Text segment
Pollution In China Is Making It Hard To Live, Spy, Read Blog Posts, Etc.

The pollution in China is always a topic of conversation, be it their efforts to clean it up during the 2008 Summer Olympics or their general effects on global climate change (which don’t exist, please look elsewhere).

It’s how the smog is currently affecting day to day life within the country that is making headlines this time around, with thick fog blacking out government surveillance efforts while being blamed for serious health effects among citizens.

On the government side, several teams of scientists have been charged with finding a way to cut through the government defined “fog” in an effort to stabilize national security efforts. With police unable to use a top notch security system that watches every street and corner in major cities, Beijing officials fear that terrorists may take advantage.

See, it’s true — the farther you travel the more things stay the same.

According to the South China Morning Post, experts are saying the technology to cut through the fog has yet to be invented.

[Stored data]
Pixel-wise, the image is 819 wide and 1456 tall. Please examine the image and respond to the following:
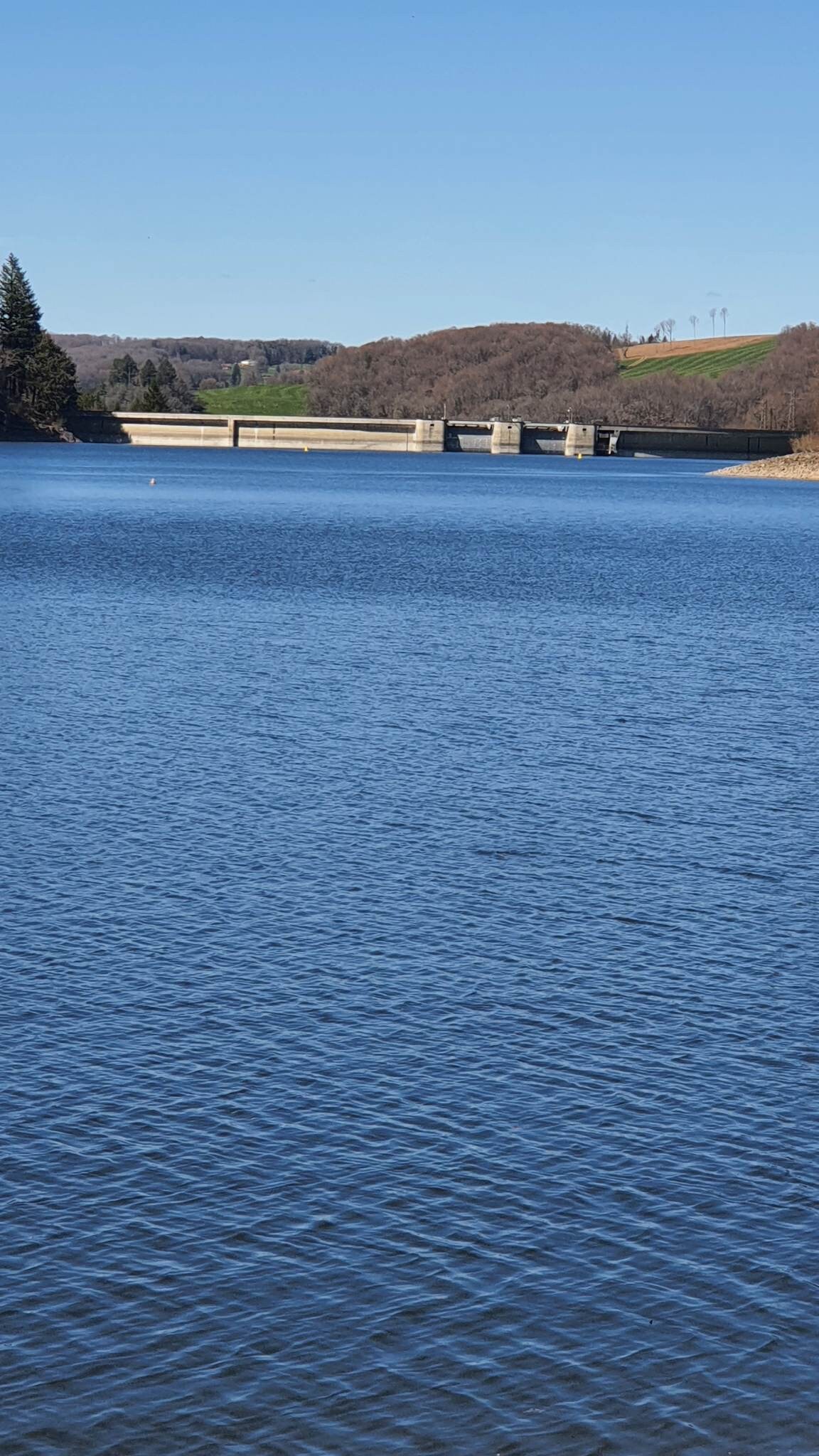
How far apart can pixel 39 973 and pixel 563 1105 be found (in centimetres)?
549

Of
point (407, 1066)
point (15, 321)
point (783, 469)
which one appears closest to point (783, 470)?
point (783, 469)

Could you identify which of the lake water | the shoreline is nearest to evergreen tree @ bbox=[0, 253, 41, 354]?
the shoreline

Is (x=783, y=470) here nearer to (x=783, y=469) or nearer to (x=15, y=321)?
(x=783, y=469)

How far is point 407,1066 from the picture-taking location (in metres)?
14.9

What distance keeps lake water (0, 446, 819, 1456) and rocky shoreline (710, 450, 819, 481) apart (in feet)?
505

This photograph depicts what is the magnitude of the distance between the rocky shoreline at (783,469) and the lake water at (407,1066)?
505 ft

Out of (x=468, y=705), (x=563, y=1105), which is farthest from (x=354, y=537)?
(x=563, y=1105)

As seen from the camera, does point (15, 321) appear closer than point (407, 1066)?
No

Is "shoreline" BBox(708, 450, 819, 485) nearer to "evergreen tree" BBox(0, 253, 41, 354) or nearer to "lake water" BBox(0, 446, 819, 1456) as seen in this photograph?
"evergreen tree" BBox(0, 253, 41, 354)

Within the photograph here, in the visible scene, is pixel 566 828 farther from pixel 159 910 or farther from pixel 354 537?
pixel 354 537

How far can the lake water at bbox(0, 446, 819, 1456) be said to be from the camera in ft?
33.4

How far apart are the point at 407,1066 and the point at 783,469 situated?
18250cm

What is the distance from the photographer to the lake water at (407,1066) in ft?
33.4

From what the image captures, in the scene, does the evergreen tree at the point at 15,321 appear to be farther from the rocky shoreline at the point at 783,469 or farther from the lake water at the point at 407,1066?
the lake water at the point at 407,1066
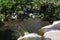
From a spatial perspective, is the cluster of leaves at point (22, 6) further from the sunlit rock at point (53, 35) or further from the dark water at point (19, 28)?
the sunlit rock at point (53, 35)

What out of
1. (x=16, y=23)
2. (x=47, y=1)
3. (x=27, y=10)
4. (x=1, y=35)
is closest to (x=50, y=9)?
(x=47, y=1)

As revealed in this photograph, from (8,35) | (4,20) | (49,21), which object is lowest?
(8,35)

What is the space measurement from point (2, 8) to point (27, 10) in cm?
115

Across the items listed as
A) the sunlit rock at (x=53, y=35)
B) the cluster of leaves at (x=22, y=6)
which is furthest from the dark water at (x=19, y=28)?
the sunlit rock at (x=53, y=35)

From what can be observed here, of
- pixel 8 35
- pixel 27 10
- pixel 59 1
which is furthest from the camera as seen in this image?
A: pixel 27 10

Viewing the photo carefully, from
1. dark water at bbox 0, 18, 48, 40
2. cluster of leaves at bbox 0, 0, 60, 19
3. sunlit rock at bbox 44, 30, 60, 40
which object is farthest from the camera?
cluster of leaves at bbox 0, 0, 60, 19

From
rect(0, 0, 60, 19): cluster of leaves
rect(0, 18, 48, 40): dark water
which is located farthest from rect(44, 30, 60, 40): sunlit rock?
rect(0, 0, 60, 19): cluster of leaves

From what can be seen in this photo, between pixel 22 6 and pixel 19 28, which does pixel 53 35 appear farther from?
pixel 22 6

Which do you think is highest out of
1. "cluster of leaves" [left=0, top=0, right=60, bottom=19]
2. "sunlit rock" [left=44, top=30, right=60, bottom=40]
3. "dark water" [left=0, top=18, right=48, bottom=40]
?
"cluster of leaves" [left=0, top=0, right=60, bottom=19]

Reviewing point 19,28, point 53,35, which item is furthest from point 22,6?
point 53,35

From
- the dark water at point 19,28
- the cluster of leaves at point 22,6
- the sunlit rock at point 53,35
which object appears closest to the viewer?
the sunlit rock at point 53,35

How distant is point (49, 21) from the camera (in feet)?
32.0

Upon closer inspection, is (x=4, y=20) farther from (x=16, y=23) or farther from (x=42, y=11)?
(x=42, y=11)

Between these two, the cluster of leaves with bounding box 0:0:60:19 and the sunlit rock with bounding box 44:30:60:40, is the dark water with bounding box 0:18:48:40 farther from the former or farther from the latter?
the sunlit rock with bounding box 44:30:60:40
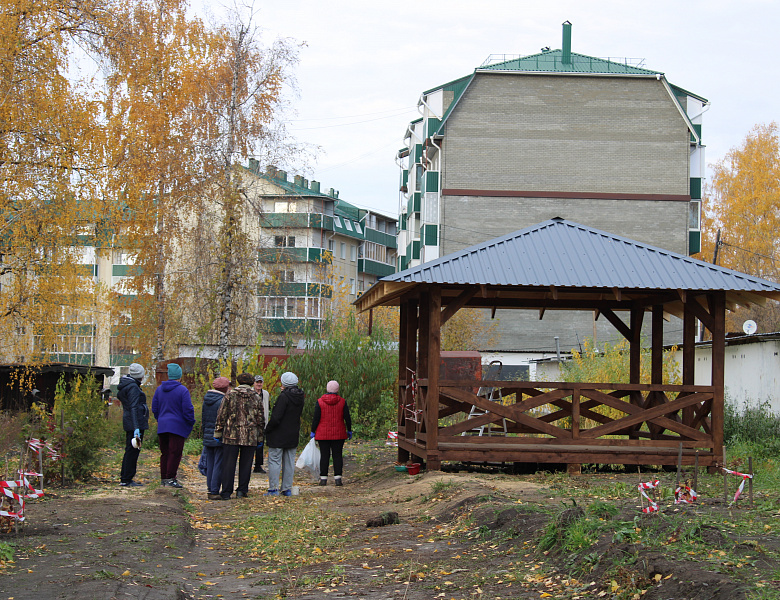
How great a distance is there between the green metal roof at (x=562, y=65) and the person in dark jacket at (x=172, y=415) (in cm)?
2886

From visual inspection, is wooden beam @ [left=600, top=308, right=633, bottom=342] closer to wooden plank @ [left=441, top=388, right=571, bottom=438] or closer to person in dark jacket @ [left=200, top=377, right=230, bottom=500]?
wooden plank @ [left=441, top=388, right=571, bottom=438]

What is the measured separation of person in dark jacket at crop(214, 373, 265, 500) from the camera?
11.8 m

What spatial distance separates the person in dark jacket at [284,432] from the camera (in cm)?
1232

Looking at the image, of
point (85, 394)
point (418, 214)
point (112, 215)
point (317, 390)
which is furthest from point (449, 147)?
point (85, 394)

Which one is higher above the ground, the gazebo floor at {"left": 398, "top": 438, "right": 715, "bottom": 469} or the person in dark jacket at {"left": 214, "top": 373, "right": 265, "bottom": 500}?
the person in dark jacket at {"left": 214, "top": 373, "right": 265, "bottom": 500}

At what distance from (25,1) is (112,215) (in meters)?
4.37

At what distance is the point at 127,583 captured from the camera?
238 inches

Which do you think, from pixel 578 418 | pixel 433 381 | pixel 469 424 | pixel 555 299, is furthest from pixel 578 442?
pixel 433 381

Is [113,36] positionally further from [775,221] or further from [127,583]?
[775,221]

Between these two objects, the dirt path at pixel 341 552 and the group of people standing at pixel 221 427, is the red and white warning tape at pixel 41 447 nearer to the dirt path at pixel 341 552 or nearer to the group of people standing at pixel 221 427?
the dirt path at pixel 341 552

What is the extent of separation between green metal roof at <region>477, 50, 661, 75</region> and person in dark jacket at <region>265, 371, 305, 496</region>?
2835cm

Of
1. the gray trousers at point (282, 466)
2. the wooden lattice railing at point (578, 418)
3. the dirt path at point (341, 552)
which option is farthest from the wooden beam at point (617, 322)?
the gray trousers at point (282, 466)

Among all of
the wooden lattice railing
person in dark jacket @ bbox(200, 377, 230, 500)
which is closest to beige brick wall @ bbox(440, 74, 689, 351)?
the wooden lattice railing

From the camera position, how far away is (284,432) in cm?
1238
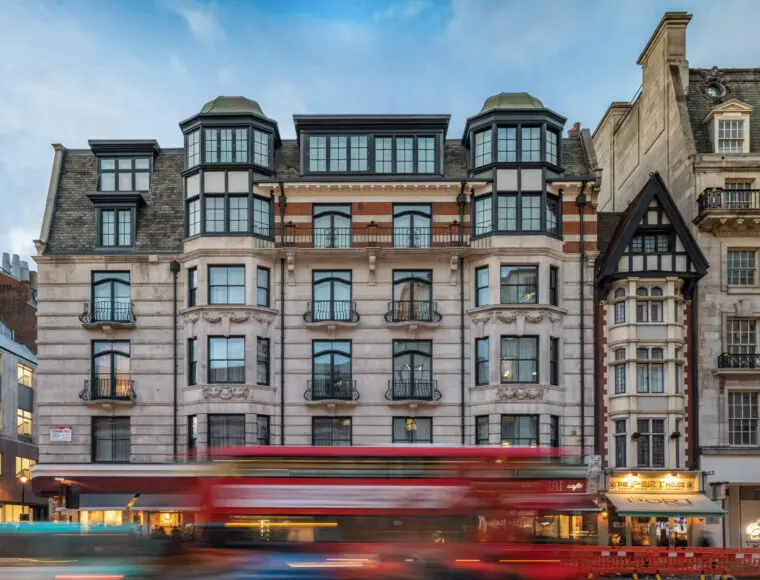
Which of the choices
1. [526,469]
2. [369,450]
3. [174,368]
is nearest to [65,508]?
[174,368]

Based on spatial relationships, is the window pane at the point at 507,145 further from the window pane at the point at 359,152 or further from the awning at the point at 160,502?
the awning at the point at 160,502

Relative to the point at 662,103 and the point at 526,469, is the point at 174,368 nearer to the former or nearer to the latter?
the point at 526,469

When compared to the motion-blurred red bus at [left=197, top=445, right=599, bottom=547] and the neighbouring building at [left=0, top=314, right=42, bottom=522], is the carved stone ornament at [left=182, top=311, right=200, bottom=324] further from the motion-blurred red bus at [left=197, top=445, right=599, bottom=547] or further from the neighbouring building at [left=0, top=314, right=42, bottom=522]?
the neighbouring building at [left=0, top=314, right=42, bottom=522]

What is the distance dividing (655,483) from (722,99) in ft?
57.3

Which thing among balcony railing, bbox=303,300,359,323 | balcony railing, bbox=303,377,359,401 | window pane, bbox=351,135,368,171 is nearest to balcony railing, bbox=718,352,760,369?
balcony railing, bbox=303,377,359,401

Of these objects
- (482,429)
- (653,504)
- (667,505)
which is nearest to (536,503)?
(482,429)

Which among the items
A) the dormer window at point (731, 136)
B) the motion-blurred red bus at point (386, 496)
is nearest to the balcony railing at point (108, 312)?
the motion-blurred red bus at point (386, 496)

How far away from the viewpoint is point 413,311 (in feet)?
123

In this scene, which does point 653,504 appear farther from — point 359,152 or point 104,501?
point 104,501

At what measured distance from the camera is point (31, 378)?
5831cm

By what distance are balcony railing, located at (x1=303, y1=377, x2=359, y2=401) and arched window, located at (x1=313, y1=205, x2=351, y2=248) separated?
557 centimetres

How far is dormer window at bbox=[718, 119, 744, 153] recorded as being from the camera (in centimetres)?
3919

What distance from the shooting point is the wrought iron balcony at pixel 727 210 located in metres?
37.1

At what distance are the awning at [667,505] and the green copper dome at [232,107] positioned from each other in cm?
2148
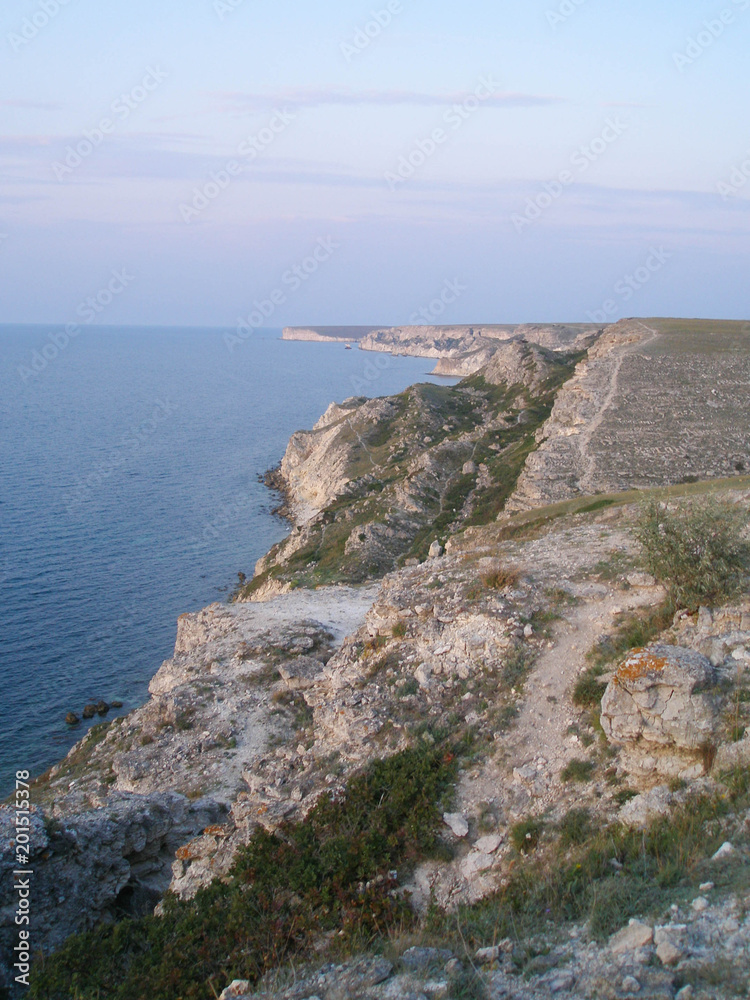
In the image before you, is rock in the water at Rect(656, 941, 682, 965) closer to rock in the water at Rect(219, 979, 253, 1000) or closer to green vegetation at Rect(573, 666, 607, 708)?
rock in the water at Rect(219, 979, 253, 1000)

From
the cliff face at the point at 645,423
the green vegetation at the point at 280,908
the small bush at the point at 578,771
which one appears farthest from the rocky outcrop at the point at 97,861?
the cliff face at the point at 645,423

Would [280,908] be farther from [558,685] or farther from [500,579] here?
[500,579]

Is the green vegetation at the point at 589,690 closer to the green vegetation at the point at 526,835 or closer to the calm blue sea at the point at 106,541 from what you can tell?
the green vegetation at the point at 526,835

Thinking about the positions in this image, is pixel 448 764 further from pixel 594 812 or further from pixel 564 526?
pixel 564 526

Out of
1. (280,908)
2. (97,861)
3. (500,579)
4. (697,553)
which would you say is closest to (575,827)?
(280,908)

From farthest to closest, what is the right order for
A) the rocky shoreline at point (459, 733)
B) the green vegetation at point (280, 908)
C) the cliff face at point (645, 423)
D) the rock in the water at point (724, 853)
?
the cliff face at point (645, 423)
the green vegetation at point (280, 908)
the rock in the water at point (724, 853)
the rocky shoreline at point (459, 733)

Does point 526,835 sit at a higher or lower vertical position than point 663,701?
lower
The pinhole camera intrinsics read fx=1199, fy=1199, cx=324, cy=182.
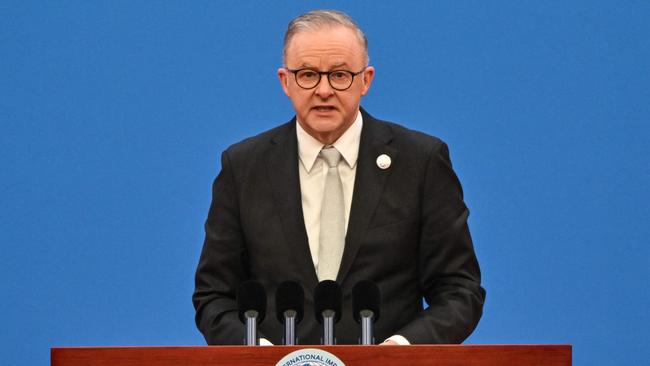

Activity
Transcribe the portion of the article on pollution in China between "On the government" and "to be invented.", inclusive.

Output of the exercise
On the government side, several teams of scientists have been charged with finding a way to cut through the government defined “fog” in an effort to stabilize national security efforts. With police unable to use a top notch security system that watches every street and corner in major cities, Beijing officials fear that terrorists may take advantage.

See, it’s true — the farther you travel the more things stay the same.

According to the South China Morning Post, experts are saying the technology to cut through the fog has yet to be invented.